- _Exercise instructions_
Pictures are to be left out; otherwise, copy exactly the lines from the line containing "common name: eurasian wild pig" through the end of the data.

- _Collected data entries_

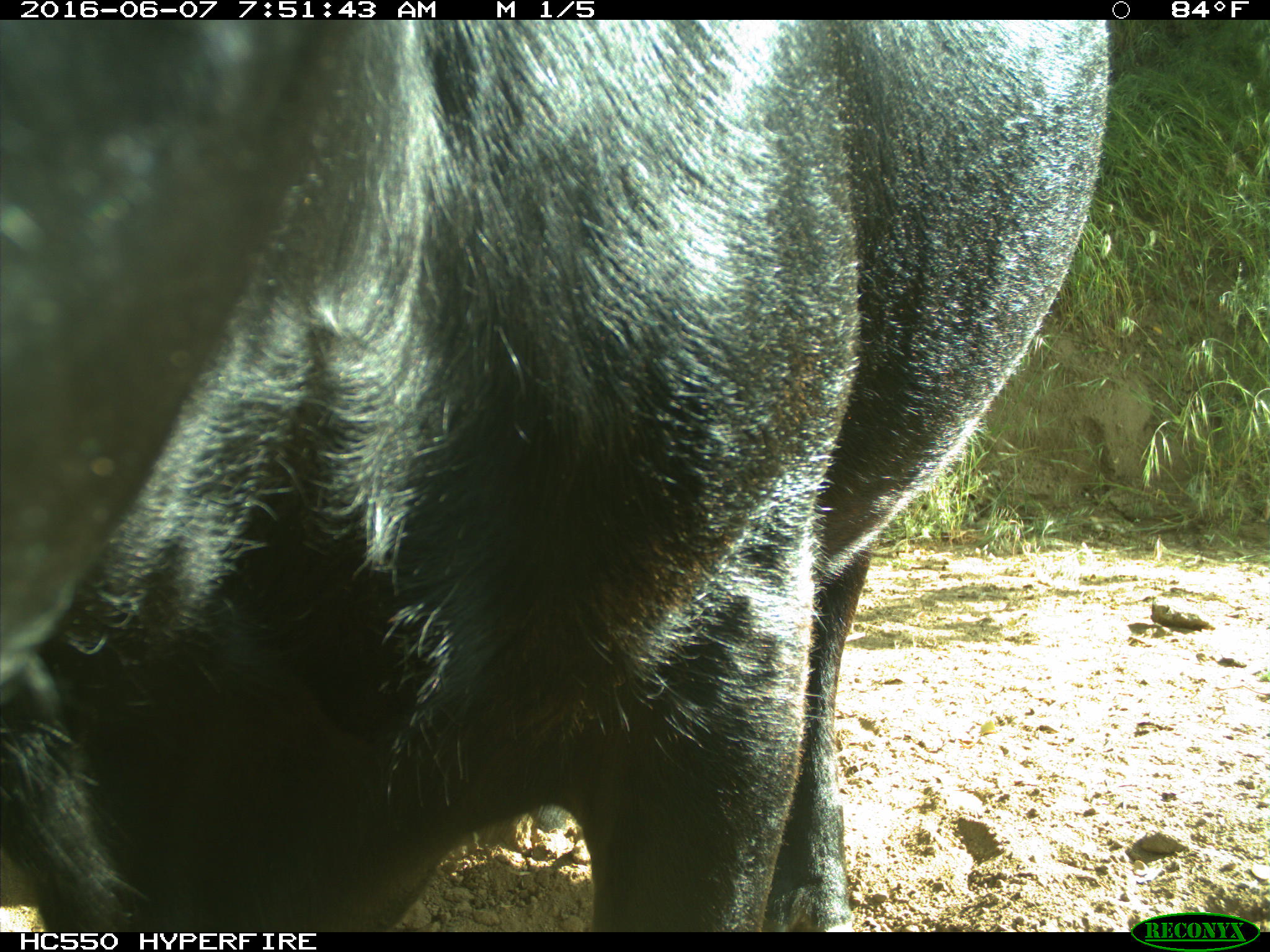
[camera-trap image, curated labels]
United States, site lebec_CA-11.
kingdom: Animalia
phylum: Chordata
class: Mammalia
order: Artiodactyla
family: Bovidae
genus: Bos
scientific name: Bos taurus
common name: domestic cow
Bos taurus (domestic cow).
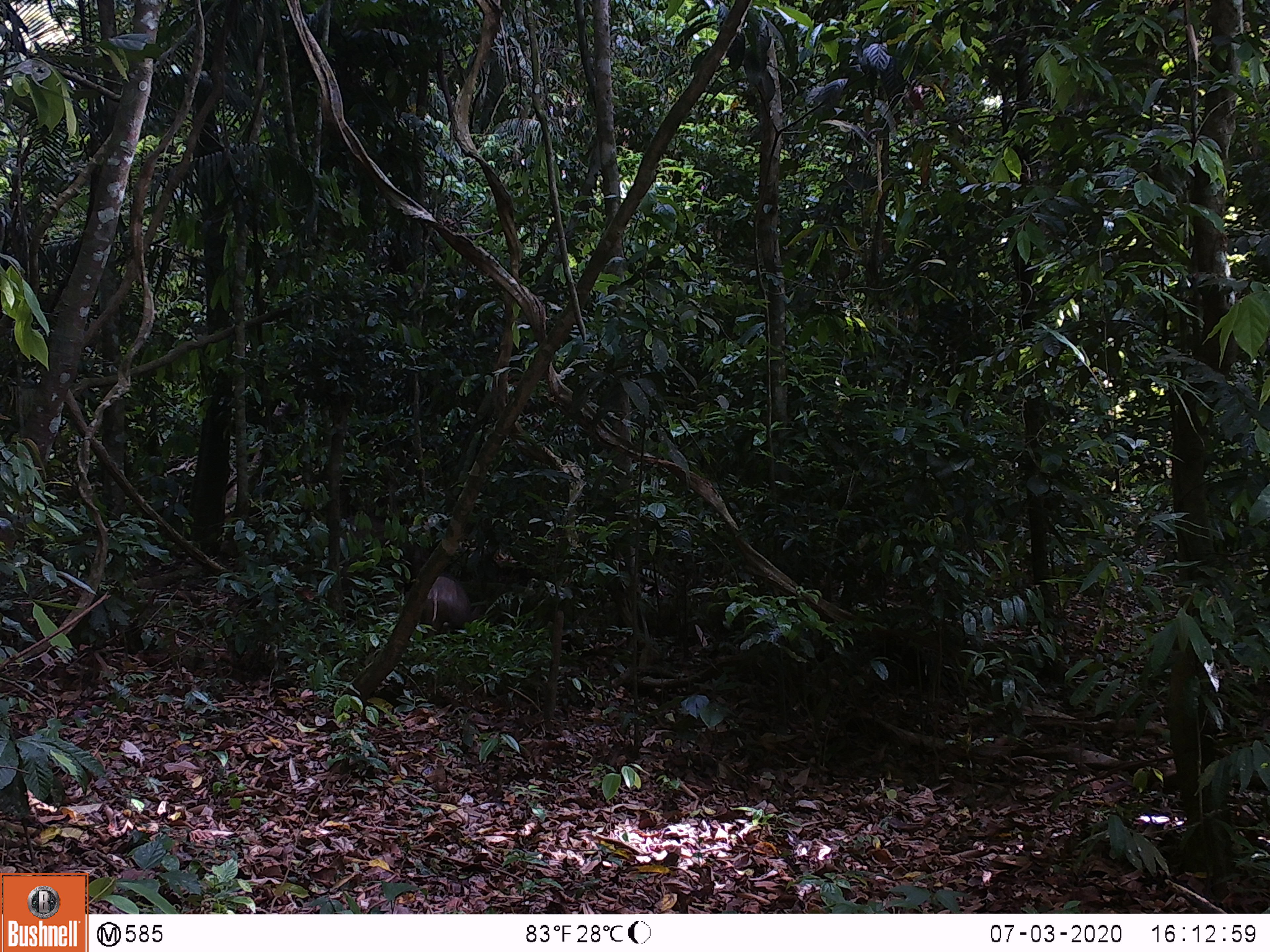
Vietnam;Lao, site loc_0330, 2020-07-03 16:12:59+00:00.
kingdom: Animalia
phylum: Chordata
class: Mammalia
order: Artiodactyla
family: Suidae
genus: Sus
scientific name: Sus scrofa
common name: eurasian wild pig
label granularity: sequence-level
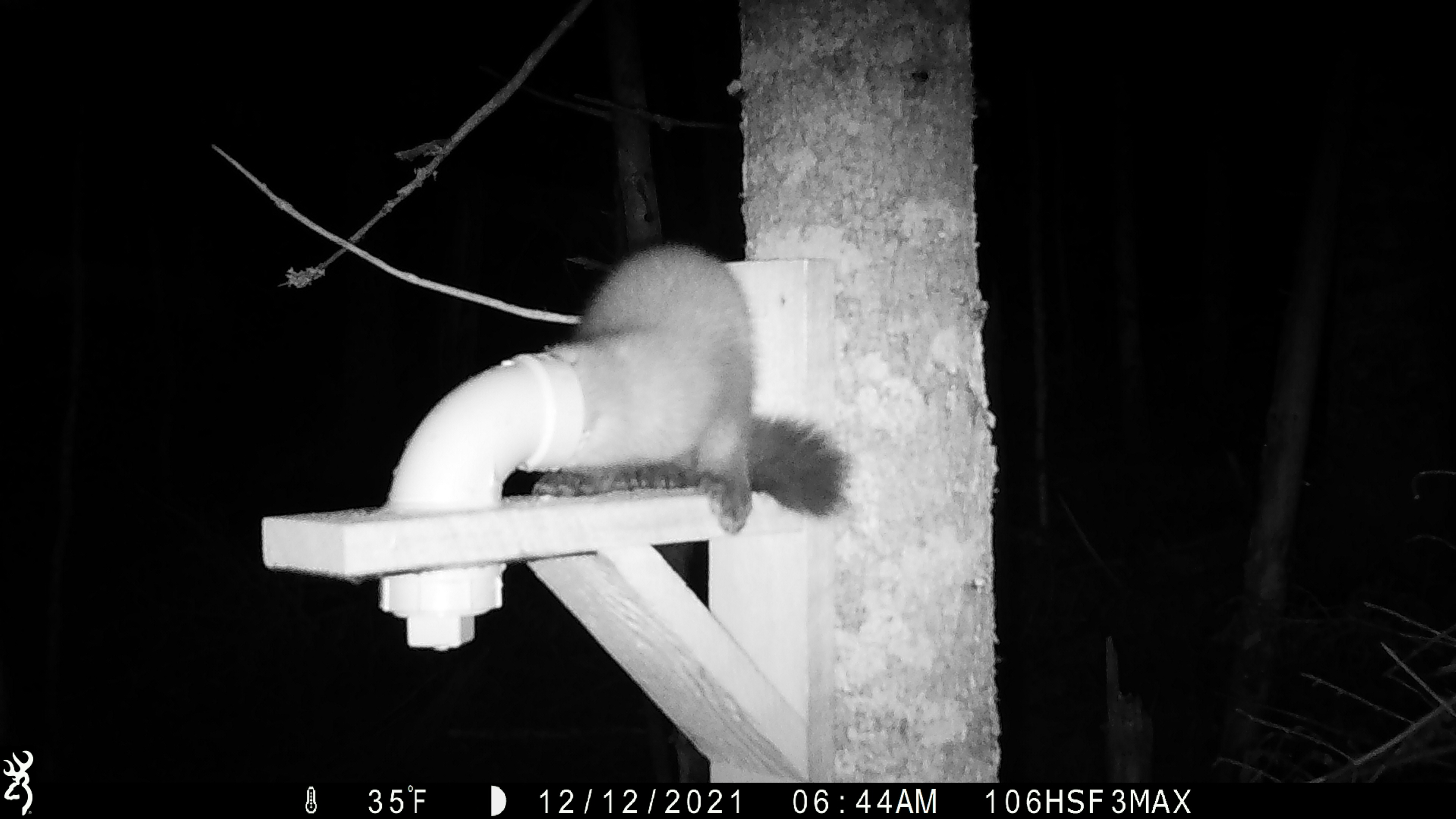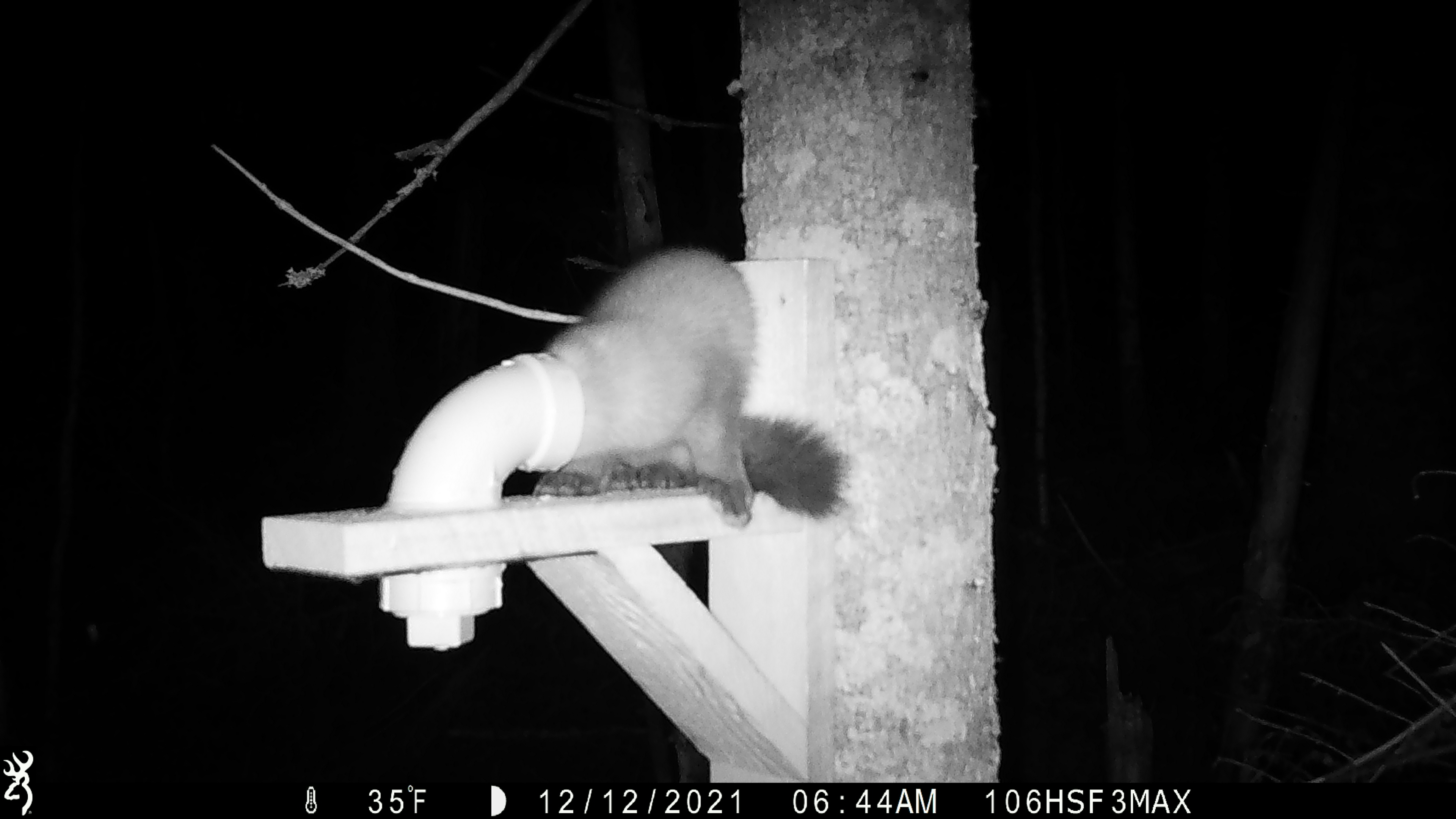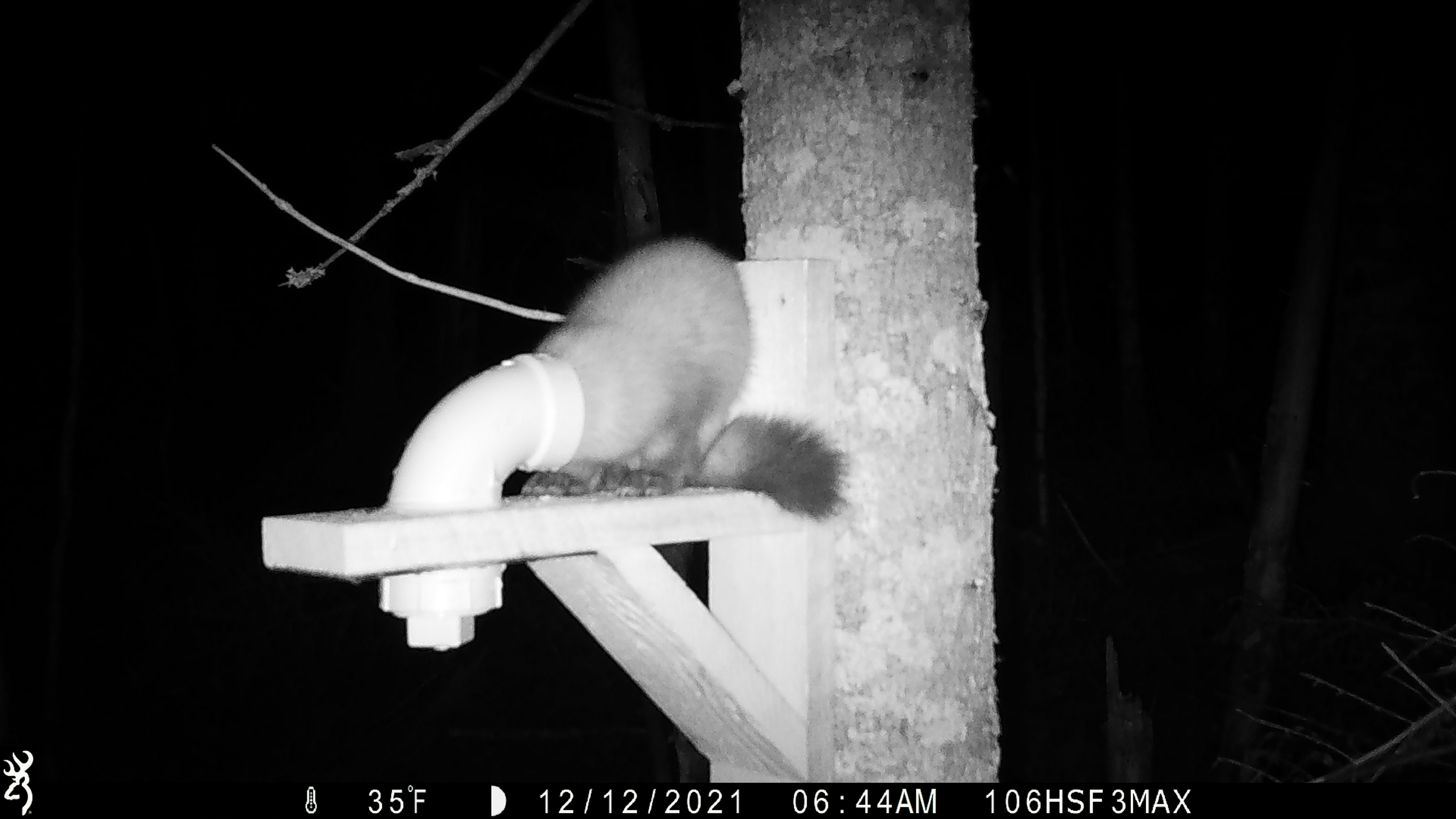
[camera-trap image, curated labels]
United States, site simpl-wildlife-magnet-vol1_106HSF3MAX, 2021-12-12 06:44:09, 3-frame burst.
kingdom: Animalia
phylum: Chordata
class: Mammalia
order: Carnivora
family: Mustelidae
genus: Martes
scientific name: Martes americana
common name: american marten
American marten (Martes americana).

- _Written answer_
common name: eurasian wild pig
label granularity: sequence-level
[camera-trap image, curated labels]
United States, site simpl-wildlife-magnet-vol1_106HSF3MAX, 2021-12-12 06:44:09, 3-frame burst.
kingdom: Animalia
phylum: Chordata
class: Mammalia
order: Carnivora
family: Mustelidae
genus: Martes
scientific name: Martes americana
common name: american marten
American marten (Martes americana).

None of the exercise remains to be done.